They called it “Go fever,” the headlong rush by the U.S. in its Cold War space race with the then Soviet Union to get to the moon before 1970, to deliver on the deadline set by America’s martyred president, John F. Kennedy.
College athletics has been caught up in its own version of “Go fever” over the past three or four years. Conferences have been ripped apart. Decades-long rivalries have been dismantled. The authoritarian hand of the NCAA, which once banned schools from paying for student-athletes’ snacks and strong-armed LSU into cutting loose former men’s basketball coach Will Wade for shenanigans that are now mostly legal, has retreated like a melting glacier.

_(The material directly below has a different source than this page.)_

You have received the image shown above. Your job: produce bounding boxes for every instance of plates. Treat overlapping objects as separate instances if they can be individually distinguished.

Into the void are stepping the Southeastern Conference and the Big Ten. College sports’ two most powerful conferences, perhaps soon to be the only two major conferences, are telling the rest of major college athletics how they want things run. Or else.
Wednesday at New Orleans’ Windsor Court Hotel, the SEC and Big Ten, its commissioners, athletic directors, football coaches and lawyers — oh yes, there were lawyers — wrapped up meetings. Little was revealed as to what was discussed regarding the College Football Playoff, other than that the two leagues want the CFP to do away with byes for the top four conference champions and go to straight seeding.

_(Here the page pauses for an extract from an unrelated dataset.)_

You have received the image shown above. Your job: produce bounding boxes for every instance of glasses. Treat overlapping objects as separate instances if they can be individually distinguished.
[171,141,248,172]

That plan is likely to meet with a stone wall of opposition Tuesday when the CFP Management Committee — which includes the other eight major conferences and Notre Dame — meets in Dallas. Any CFP changes for the 2025-26 cycle require unanimous consent. That means major changes for this playoff cycle like seeding seem to have a Hail Mary’s chance of being enacted.

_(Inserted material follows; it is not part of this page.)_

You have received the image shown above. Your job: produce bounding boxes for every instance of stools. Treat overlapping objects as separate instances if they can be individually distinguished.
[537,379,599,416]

That stone wall is crumbling, however. After this playoff cycle, a memorandum of understanding reportedly exists that will transfer control from the CFP Management Committee to the SEC and Big Ten.
The Big Two will still be required to consult with the other conferences and Notre Dame about changes, but we all know who’s in charge here. It’s like a family with two parents and three kids trying to decide where to go one vacation.
One child wants to go to Disney World. Another wants to go skiing. The third wants to go to the beach. The parents say, “We have heard you, but we’re going to New York for the plays and museums and a Yankees game.” And that’s it.
The CFP is expected to expand from 12 teams in 2024-25 and 2025-26 to 14 or 16 teams by 2026-27. In that number, the SEC and Big Ten both reportedly want four guaranteed bids per conference, leaving two for the ACC, two for the Big Ten, one for the “Group of Five” conferences and one for an at-large team or Notre Dame (in a 14-team scenario), provided the Irish are ranked high enough.
There’s a word for this: greed. One can make the argument that SEC Commissioner Greg Sankey and Big Ten commish Tony Petitti are looking out for their conferences and their membership, as they should.
But the SEC and Big Ten, with their 34 combined members, comprise only about a quarter of the NCAA’s Football Bowl Subdivision (FBS). What is good for some is not good for all. Especially if, as has also been reported, SEC and Big Ten schools will get more revenue from the new five-year, $1.3 billion deal with ESPN to televise the CFP starting in 2026. The rich in the SEC and Big Ten will get richer, and everyone else will have to live with the scraps. Tasty scraps – we’re talking prime rib and Fondant potatoes here – but scraps nonetheless.
What does this all mean if you’re an LSU fan? You may bemoan the end of the Oklahoma-Oklahoma State football rivalry because they’re in different leagues now. You might shake your head with dismay when imagining the ice floe that Oregon State and Washington State were left on when everyone else abandoned the Pac-12 for the Big Ten, Big 12 and ACC. But for LSU, there was perhaps never a better decision in the school’s history than the one in 1932 when the Tigers left the old Southern Conference to help form the SEC.
It may not be good for college football as a whole, but four automatic SEC bids would give LSU a shot at more CFP access. It certainly means more money. It will likely lead to a nine-game SEC schedule, which removes one “rent-a-win” from the Tigers’ annual slate. In an increasingly stormy world of college athletics, it’s a snug harbor. You think Florida State or Kansas State wouldn’t like to be in Louisiana State’s cleats right now? You’d better believe it.
All that said, there has been too much change much too fast in college athletics. There is only one set of data on a 12-team CFP before expansion is apparently on the way. Changes have been largely driven by fear, fear of being left out of the big conference payday. The face of college football, a national sport comprised of a patchwork of delightful regional factions, has been erased and redrawn.
Once “Go fever” has you in its grip, it’s hard to shake. The SEC and Big Ten aren’t even trying. They’re saying, “Go faster.”